[Caption-style text data]
>>>>

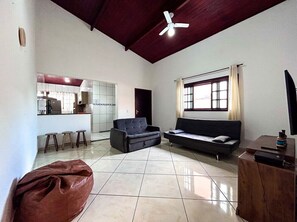 TV - Ótima casa com WiFi e churrasqueira em Bertioga/SP (Bertioga)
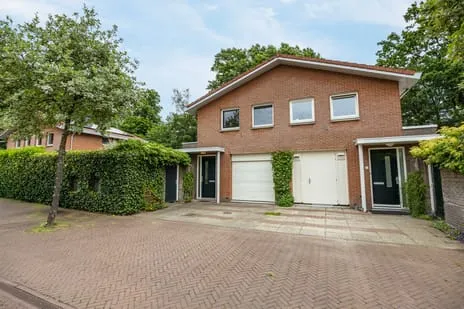 Terraced house for sale: Prins Johan Frisolaan 5, Oranjebuurt Amersfoort
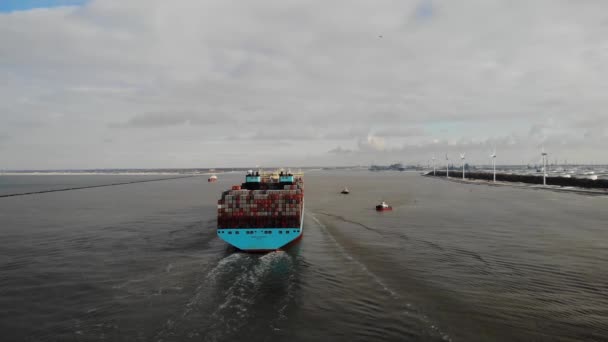 Obrovská Kontejnerová Loď Dvěma Motory Plujícími Pomalu Přístavu Rotterdam Zatímco — Stock video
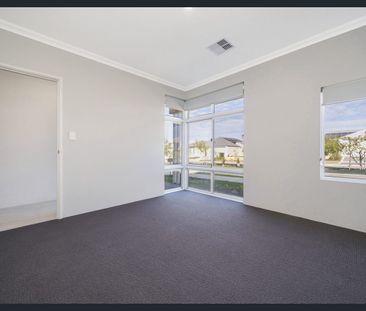 Coastal Living In Yanchep - Photo 6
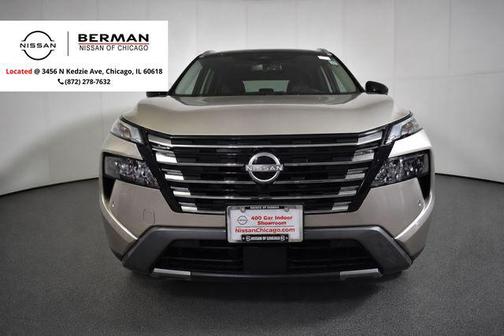 Champagne Silver Metallic/Super Black 2025 Nissan Rogue SL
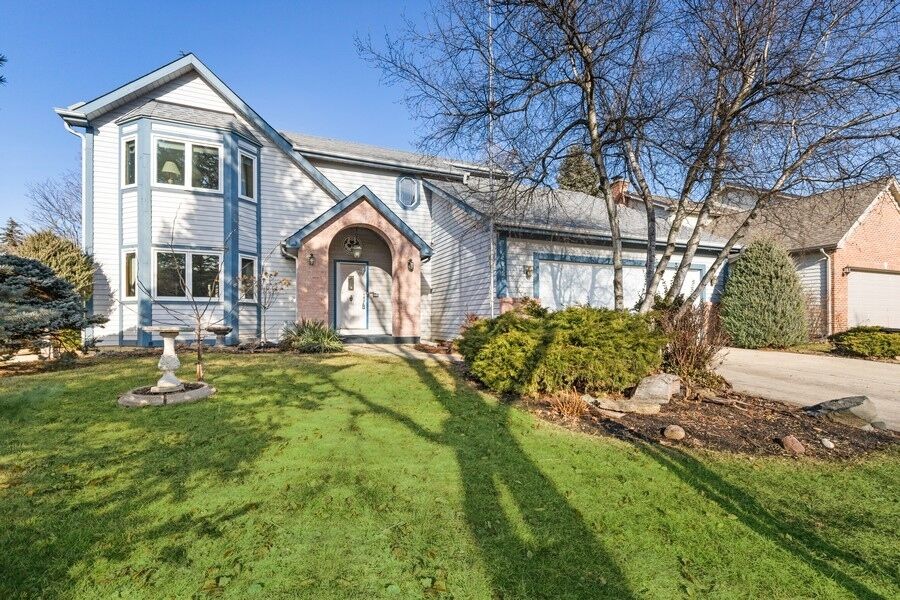 Property Photo: 426 Wicks Street IL 60030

<<<<

Reproduce every line of the data above verbatim, leaving out the pictures.

[Result]
 TV - Ótima casa com WiFi e churrasqueira em Bertioga/SP (Bertioga)
 Terraced house for sale: Prins Johan Frisolaan 5, Oranjebuurt Amersfoort
 Obrovská Kontejnerová Loď Dvěma Motory Plujícími Pomalu Přístavu Rotterdam Zatímco — Stock video
 Coastal Living In Yanchep - Photo 6
 Champagne Silver Metallic/Super Black 2025 Nissan Rogue SL
 Property Photo: 426 Wicks Street IL 60030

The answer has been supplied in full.